Here’s why this is a deal you can’t afford to pass up:

• Access to our Detailed Report on this Game-Changing AI Stock: Our in-depth report dives deep into our #1 AI stock’s groundbreaking technology and massive growth potential.

• 11 New Issues of Our Premium Readership Newsletter: You will also receive 11 new issues and at least one new stock pick per month from our monthly newsletter’s portfolio over the next 12 months. These stocks are handpicked by our research director, Dr. Inan Dogan.

• One free upcoming issue of our 70+ page Quarterly Newsletter: A value of $149

• Bonus Reports: Premium access to members-only fund manager video interviews

• Ad-Free Browsing: Enjoy a year of investment research free from distracting banner and pop-up ads, allowing you to focus on uncovering the next big opportunity.

• 30-Day Money-Back Guarantee:  If you’re not absolutely satisfied with our service, we’ll provide a full refund within 30 days, no questions asked.

 

Space is Limited! Only 1000 spots are available for this exclusive offer. Don’t let this chance slip away – subscribe to our Premium Readership Newsletter today and unlock the potential for a life-changing investment.

Here’s what to do next:

1. Head over to our website and subscribe to our Premium Readership Newsletter for just $29.

2. Enjoy a year of ad-free browsing, exclusive access to our in-depth report on the revolutionary AI company, and the upcoming issues of our Premium Readership Newsletter over the next 12 months.

3. Sit back, relax, and know that you’re backed by our ironclad 30-day money-back guarantee.

Don’t miss out on this incredible opportunity! Subscribe now and take control of your AI investment future!


No worries about auto-renewals! Our 30-Day Money-Back Guarantee applies whether you’re joining us for the first time or renewing your subscription a year later!

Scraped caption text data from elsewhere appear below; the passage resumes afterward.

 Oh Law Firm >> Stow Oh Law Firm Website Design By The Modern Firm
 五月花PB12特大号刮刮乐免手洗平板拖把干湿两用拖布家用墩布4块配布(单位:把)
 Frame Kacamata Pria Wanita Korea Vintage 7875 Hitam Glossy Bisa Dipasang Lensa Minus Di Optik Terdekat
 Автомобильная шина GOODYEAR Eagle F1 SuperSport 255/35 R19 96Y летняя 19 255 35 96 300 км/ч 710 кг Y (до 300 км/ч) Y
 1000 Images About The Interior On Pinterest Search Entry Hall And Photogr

A New Dawn is Coming to U.S. Stocks

I work for one of the largest independent financial publishers in the world – representing over 1 million people in 148 countries.

We’re independently funding today’s broadcast to address something on the mind of every investor in America right now…

Should I put my money in Artificial Intelligence?

Here to answer that for us… and give away his No. 1 free AI recommendation… is 50-year Wall Street titan, Marc Chaikin.

Marc’s been a trader, stockbroker, and analyst. He was the head of the options department at a major brokerage firm and is a sought-after expert for CNBC, Fox Business, Barron’s, and Yahoo! Finance…

But what Marc’s most known for is his award-winning stock-rating system. Which determines whether a stock could shoot sky-high in the next three to six months… or come crashing down.

That’s why Marc’s work appears in every Bloomberg and Reuters terminal on the planet…

And is still used by hundreds of banks, hedge funds, and brokerages to track the billions of dollars flowing in and out of stocks each day.

He’s used this system to survive nine bear markets… create three new indices for the Nasdaq… and even predict the brutal bear market of 2022, 90 days in advance.